German wholesale prices declined 0.1% on month in February, posting their fourth drop in five months.  The 1.8% 12-month decline was the largest since October.  Mineral fuel wholesale prices sank 0.3% on month and 6.6% on year. 

German Bundesbank President Weidmann defended the current account surplus.  Bank of England Governor Carney and Bank of Canada Governor Poloz speak publicly later today.

New Swiss government economic forecasts now project economic growth of 2.2% in 2014 and 2.7% in 2015, along with CPI inflation of 0.1% this year and 0.4% in 2015.

Icelandic CPI inflation slowed to 0.8% last month from 1.5% in January.

Japanese machine tool orders in February were revised marginally upward to show a 26.1% on-year increase.  Such had risen 40.3% between January 2013 and January 2014.

The Central Bank of Turkey has a policy announcement scheduled today and is not expected to change its interest rates.

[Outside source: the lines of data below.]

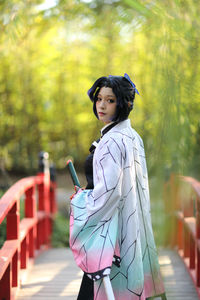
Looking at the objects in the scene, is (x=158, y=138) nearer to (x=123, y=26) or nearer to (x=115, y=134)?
(x=123, y=26)

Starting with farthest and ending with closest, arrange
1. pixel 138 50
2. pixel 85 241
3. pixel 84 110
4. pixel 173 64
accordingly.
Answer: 1. pixel 84 110
2. pixel 85 241
3. pixel 138 50
4. pixel 173 64

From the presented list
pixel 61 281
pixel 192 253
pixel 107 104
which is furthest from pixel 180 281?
pixel 107 104

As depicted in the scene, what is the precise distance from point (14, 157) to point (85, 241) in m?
8.99

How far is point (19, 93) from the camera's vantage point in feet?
29.9

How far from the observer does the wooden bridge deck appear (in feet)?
7.14

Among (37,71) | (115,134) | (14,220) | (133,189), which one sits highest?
(37,71)

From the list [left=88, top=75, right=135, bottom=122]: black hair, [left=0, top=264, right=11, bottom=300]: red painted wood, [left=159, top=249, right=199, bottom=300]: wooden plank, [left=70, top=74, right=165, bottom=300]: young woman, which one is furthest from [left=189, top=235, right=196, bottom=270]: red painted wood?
[left=88, top=75, right=135, bottom=122]: black hair

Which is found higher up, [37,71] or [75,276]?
[37,71]

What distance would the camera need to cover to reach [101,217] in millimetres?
1386

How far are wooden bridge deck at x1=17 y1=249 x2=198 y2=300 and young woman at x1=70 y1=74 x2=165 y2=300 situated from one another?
43 centimetres

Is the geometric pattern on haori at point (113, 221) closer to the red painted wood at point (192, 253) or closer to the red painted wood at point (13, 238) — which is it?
the red painted wood at point (13, 238)

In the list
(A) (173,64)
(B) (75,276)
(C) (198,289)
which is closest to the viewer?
(A) (173,64)

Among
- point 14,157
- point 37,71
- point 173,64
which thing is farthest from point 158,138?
point 14,157

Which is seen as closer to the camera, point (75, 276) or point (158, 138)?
point (158, 138)
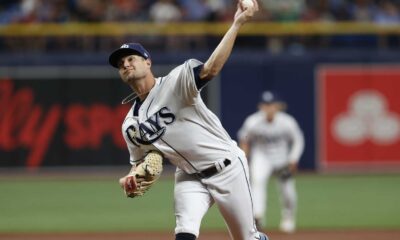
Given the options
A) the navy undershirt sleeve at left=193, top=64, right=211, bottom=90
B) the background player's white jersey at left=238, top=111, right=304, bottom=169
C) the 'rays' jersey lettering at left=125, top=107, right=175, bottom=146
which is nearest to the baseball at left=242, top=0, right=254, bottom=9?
the navy undershirt sleeve at left=193, top=64, right=211, bottom=90

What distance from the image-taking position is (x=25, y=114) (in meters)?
19.4

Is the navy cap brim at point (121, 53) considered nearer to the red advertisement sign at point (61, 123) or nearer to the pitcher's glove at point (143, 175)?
the pitcher's glove at point (143, 175)

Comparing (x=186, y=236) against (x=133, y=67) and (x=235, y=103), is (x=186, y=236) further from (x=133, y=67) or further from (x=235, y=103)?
(x=235, y=103)

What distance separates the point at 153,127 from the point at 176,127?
163mm

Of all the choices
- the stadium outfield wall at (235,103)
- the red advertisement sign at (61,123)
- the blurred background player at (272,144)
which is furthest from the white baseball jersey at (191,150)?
the red advertisement sign at (61,123)

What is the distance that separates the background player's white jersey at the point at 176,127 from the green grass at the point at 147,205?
5.72 meters

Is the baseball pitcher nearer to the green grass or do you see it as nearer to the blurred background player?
the green grass

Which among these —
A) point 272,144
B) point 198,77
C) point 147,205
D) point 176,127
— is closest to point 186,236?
point 176,127

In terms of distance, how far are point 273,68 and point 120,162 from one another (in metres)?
3.67

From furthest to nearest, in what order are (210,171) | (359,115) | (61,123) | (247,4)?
(359,115), (61,123), (210,171), (247,4)

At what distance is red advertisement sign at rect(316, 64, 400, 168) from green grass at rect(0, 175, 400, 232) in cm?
69

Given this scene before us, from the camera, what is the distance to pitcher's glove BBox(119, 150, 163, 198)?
21.9 feet

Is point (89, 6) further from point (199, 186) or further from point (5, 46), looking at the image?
point (199, 186)

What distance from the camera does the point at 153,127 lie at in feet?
22.3
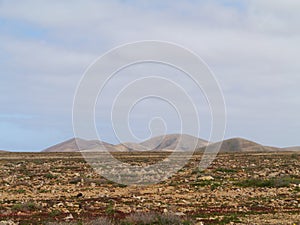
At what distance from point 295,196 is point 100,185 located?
8867 mm

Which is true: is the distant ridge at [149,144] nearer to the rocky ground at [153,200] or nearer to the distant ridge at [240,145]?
the rocky ground at [153,200]

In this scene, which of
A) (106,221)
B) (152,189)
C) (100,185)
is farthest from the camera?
(100,185)

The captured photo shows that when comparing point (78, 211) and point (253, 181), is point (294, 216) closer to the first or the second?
point (78, 211)

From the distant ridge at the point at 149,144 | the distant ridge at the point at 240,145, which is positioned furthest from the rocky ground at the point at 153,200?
the distant ridge at the point at 240,145

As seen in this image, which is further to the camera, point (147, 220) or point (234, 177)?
point (234, 177)

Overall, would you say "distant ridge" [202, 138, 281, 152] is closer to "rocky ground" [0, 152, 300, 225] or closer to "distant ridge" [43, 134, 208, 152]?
"distant ridge" [43, 134, 208, 152]

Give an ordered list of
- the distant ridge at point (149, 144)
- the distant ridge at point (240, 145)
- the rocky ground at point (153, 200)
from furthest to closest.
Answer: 1. the distant ridge at point (240, 145)
2. the distant ridge at point (149, 144)
3. the rocky ground at point (153, 200)


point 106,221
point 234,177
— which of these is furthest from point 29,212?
point 234,177

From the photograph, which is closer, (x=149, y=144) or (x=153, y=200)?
(x=153, y=200)

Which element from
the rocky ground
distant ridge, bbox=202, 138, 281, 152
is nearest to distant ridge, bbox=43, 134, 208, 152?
the rocky ground

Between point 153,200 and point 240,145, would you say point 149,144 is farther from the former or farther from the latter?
point 153,200

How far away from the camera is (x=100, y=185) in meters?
24.8

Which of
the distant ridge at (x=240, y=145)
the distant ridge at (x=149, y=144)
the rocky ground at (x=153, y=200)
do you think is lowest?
the rocky ground at (x=153, y=200)

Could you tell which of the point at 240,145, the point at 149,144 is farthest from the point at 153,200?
the point at 240,145
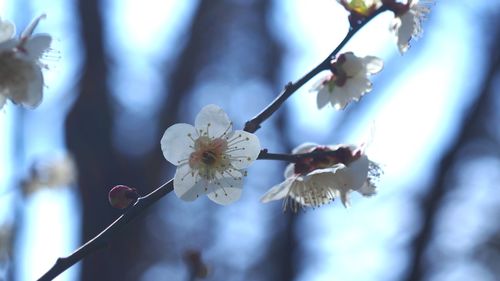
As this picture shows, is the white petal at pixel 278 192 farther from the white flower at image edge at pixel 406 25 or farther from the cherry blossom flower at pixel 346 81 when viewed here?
the white flower at image edge at pixel 406 25

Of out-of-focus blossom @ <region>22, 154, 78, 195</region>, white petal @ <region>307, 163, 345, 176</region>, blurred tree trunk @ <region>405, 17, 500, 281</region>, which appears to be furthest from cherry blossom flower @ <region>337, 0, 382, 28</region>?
blurred tree trunk @ <region>405, 17, 500, 281</region>

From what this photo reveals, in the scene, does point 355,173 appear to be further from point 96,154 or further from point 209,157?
point 96,154

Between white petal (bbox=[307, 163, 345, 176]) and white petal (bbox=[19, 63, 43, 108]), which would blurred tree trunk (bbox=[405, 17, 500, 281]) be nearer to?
white petal (bbox=[307, 163, 345, 176])

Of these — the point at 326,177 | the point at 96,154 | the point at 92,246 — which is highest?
the point at 96,154

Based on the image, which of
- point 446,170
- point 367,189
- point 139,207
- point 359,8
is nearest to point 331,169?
point 367,189

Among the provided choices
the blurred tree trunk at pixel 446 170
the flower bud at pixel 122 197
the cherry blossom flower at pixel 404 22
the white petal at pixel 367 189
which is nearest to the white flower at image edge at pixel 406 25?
the cherry blossom flower at pixel 404 22

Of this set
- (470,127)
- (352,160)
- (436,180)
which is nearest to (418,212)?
(436,180)
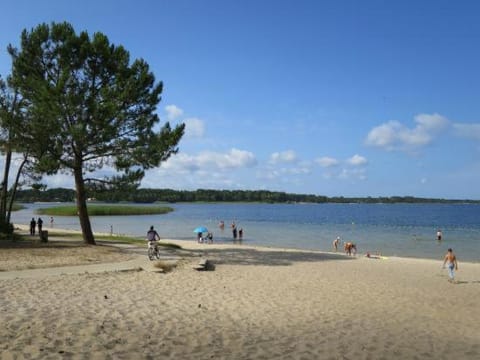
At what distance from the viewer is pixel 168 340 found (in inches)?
320

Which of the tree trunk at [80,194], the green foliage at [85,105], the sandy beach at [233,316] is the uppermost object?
the green foliage at [85,105]

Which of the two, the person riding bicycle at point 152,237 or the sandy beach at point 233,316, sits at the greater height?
the person riding bicycle at point 152,237

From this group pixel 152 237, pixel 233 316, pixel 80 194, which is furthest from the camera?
pixel 80 194

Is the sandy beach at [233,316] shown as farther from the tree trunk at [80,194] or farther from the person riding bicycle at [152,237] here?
the tree trunk at [80,194]

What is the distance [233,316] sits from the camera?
1059cm

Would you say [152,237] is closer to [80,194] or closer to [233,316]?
[80,194]

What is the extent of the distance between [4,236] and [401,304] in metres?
23.4

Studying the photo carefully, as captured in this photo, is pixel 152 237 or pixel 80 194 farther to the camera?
pixel 80 194

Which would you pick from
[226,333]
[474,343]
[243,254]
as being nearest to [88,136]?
[243,254]

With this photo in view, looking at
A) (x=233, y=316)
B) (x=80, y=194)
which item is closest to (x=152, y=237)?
(x=80, y=194)

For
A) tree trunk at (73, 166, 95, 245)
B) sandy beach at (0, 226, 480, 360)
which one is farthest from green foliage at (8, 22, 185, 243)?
sandy beach at (0, 226, 480, 360)

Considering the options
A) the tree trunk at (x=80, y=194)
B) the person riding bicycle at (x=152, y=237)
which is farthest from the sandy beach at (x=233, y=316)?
the tree trunk at (x=80, y=194)

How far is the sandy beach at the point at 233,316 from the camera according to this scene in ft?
25.4

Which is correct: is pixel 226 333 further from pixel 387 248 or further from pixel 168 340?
pixel 387 248
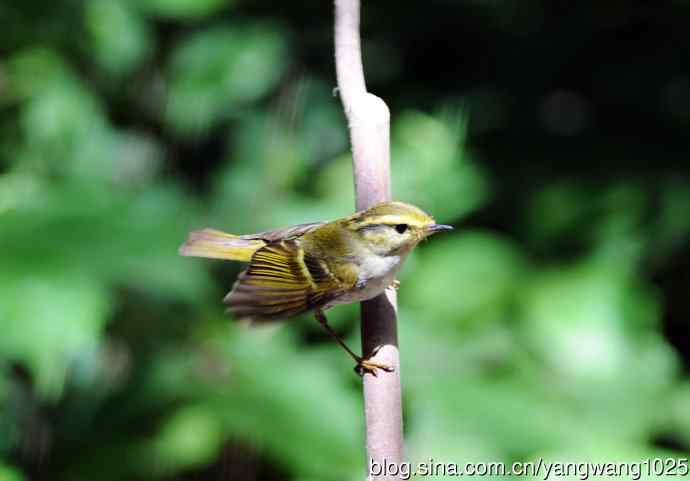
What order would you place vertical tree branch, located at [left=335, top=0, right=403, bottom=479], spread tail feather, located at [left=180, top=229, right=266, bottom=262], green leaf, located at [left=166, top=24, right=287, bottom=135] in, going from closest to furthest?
1. vertical tree branch, located at [left=335, top=0, right=403, bottom=479]
2. spread tail feather, located at [left=180, top=229, right=266, bottom=262]
3. green leaf, located at [left=166, top=24, right=287, bottom=135]

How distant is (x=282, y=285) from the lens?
1.75 meters

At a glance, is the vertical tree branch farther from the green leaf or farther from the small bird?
the green leaf

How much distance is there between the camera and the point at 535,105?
123 inches

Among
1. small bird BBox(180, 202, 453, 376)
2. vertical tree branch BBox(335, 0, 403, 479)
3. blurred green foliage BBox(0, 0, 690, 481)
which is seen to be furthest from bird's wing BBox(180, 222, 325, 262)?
vertical tree branch BBox(335, 0, 403, 479)

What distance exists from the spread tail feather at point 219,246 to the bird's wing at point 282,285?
102 millimetres

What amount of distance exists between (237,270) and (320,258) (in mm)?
864

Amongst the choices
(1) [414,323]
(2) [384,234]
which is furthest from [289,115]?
(2) [384,234]

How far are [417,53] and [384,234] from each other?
5.75 feet

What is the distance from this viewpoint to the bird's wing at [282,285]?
1549mm

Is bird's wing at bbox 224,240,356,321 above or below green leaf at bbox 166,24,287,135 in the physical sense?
below

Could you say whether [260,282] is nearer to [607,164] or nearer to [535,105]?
[607,164]

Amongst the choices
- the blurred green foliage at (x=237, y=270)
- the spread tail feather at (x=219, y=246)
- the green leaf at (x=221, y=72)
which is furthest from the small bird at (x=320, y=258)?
the green leaf at (x=221, y=72)

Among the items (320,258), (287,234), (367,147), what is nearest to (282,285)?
(320,258)

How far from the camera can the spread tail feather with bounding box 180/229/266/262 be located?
1.93 metres
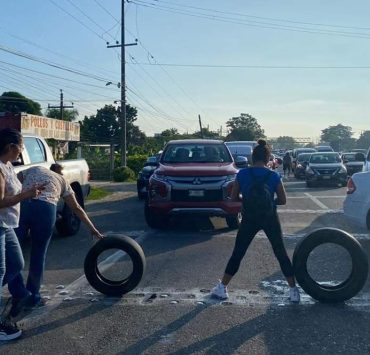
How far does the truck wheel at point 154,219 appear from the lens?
11406 mm

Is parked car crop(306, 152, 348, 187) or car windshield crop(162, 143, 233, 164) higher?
car windshield crop(162, 143, 233, 164)

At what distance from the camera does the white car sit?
9484 millimetres

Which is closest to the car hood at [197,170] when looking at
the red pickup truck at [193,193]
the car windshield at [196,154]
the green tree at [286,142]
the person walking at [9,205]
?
the red pickup truck at [193,193]

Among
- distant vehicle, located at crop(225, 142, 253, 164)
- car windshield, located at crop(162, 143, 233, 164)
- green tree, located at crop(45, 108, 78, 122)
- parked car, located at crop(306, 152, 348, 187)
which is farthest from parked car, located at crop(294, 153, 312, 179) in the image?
green tree, located at crop(45, 108, 78, 122)

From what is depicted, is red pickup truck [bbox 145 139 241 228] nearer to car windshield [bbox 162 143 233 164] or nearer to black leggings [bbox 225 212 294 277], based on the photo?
car windshield [bbox 162 143 233 164]

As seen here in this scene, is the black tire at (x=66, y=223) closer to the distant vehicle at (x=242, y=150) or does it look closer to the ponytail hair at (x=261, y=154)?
the ponytail hair at (x=261, y=154)

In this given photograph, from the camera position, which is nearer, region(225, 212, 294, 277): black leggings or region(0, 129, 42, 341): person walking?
region(0, 129, 42, 341): person walking

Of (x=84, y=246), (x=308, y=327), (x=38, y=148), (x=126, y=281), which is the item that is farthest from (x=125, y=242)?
(x=38, y=148)

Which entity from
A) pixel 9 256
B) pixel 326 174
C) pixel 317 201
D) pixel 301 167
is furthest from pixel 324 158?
pixel 9 256

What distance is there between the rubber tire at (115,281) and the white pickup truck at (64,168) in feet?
9.10

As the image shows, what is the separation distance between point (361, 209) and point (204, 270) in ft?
10.9

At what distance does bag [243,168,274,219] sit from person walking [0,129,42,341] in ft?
7.74

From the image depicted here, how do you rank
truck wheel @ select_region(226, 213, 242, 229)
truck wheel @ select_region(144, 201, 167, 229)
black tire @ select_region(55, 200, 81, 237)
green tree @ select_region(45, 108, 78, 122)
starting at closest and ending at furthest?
black tire @ select_region(55, 200, 81, 237) → truck wheel @ select_region(226, 213, 242, 229) → truck wheel @ select_region(144, 201, 167, 229) → green tree @ select_region(45, 108, 78, 122)

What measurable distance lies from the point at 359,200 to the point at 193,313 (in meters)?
4.91
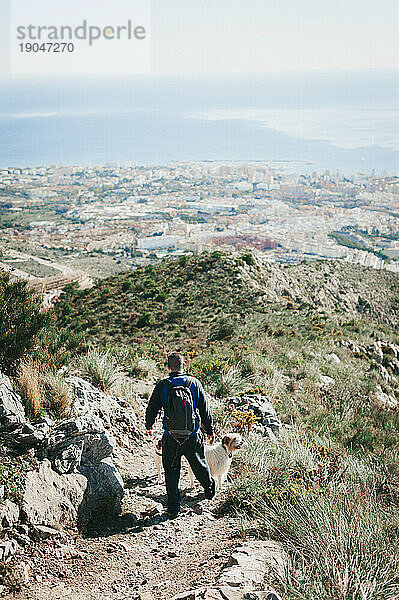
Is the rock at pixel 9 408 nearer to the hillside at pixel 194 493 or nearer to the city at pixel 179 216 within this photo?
the hillside at pixel 194 493

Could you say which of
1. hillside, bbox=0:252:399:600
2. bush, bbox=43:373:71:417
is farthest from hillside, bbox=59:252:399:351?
bush, bbox=43:373:71:417

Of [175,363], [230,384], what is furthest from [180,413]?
[230,384]

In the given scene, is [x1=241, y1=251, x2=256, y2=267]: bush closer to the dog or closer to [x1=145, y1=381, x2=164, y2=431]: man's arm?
the dog

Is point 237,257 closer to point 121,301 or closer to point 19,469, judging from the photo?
point 121,301

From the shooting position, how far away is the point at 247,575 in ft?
9.52

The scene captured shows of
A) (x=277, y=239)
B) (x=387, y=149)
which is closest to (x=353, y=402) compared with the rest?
(x=277, y=239)

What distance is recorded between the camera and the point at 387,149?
174 metres

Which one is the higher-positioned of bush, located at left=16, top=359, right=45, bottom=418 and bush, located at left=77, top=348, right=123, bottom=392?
bush, located at left=16, top=359, right=45, bottom=418

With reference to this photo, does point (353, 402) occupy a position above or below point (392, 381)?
above

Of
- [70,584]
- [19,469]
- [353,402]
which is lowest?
[353,402]

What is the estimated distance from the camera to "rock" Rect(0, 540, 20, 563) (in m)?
3.32

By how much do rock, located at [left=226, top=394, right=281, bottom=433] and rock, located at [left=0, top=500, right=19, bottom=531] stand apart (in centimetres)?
348

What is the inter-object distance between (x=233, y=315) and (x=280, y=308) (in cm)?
248

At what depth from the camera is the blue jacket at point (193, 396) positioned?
14.0 ft
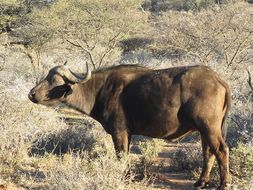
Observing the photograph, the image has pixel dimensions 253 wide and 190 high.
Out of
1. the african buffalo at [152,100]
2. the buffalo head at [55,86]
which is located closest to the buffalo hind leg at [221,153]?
the african buffalo at [152,100]

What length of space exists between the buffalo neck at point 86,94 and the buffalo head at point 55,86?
11cm

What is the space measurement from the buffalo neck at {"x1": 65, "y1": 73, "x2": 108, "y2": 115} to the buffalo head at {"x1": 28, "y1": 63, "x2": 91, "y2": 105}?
0.11m

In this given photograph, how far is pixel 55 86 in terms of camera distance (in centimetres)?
825

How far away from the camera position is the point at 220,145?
732 centimetres

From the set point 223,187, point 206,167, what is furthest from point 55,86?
point 223,187

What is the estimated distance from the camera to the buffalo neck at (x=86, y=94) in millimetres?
8211

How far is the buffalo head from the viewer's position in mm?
8188

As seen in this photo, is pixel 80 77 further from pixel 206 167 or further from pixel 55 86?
pixel 206 167

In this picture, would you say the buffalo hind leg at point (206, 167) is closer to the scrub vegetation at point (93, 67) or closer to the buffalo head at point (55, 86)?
the scrub vegetation at point (93, 67)

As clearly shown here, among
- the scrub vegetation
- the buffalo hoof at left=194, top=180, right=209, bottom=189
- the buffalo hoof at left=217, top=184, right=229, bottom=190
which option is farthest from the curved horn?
the buffalo hoof at left=217, top=184, right=229, bottom=190

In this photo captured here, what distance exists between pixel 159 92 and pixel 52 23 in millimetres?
19445

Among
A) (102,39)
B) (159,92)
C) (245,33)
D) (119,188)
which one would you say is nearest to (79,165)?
(119,188)

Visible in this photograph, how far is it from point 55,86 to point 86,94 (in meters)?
0.51

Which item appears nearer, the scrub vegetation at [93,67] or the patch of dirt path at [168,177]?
the scrub vegetation at [93,67]
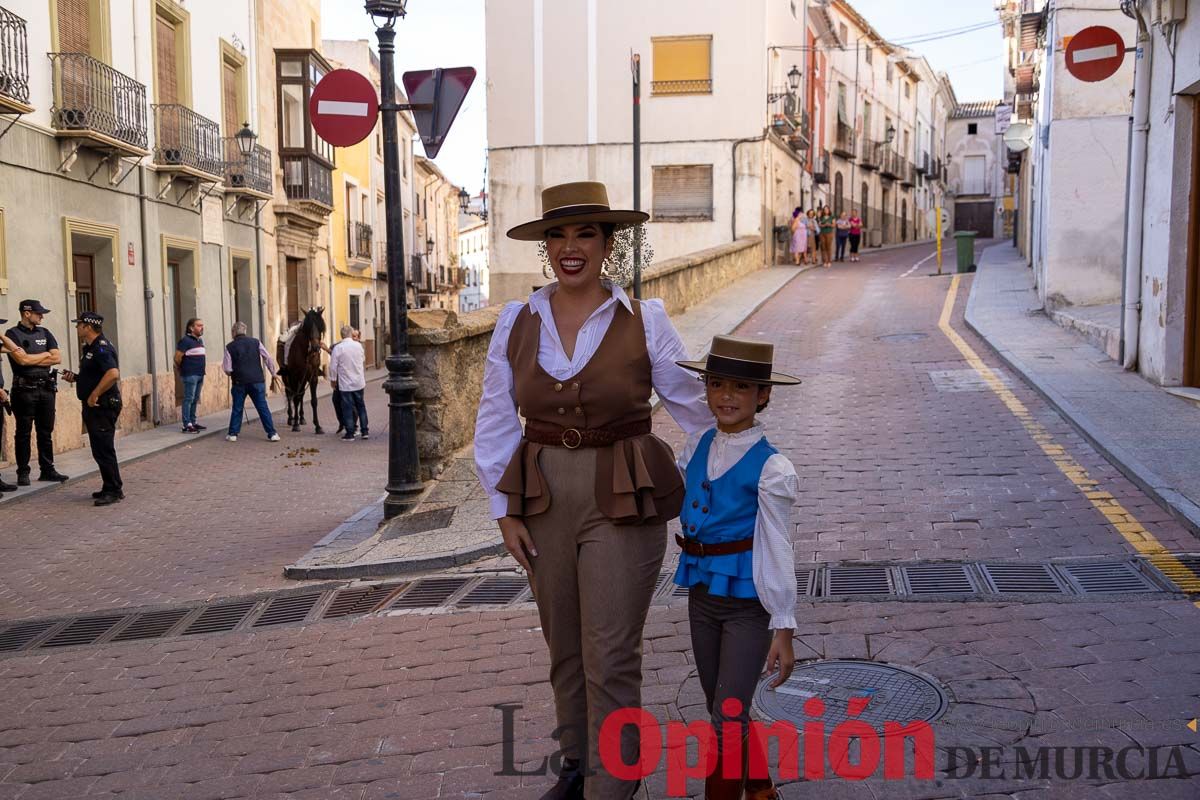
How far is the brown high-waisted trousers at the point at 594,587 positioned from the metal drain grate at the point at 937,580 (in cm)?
256

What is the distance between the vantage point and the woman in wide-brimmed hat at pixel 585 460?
3.23m

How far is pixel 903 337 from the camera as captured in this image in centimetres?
1639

Scheduled U.S. data arriving today include housing starts, building permits, consumer prices, and weekly chain store sales.  In addition, the Treasury Department will report its TIC figures on capital flows with other countries.  These were supposed to get released Monday but were delayed due to DC’s snowstorm.  Canada, which knows how to handle winter weather, releases the monthly survey of manufacturing orders, sales and inventories today.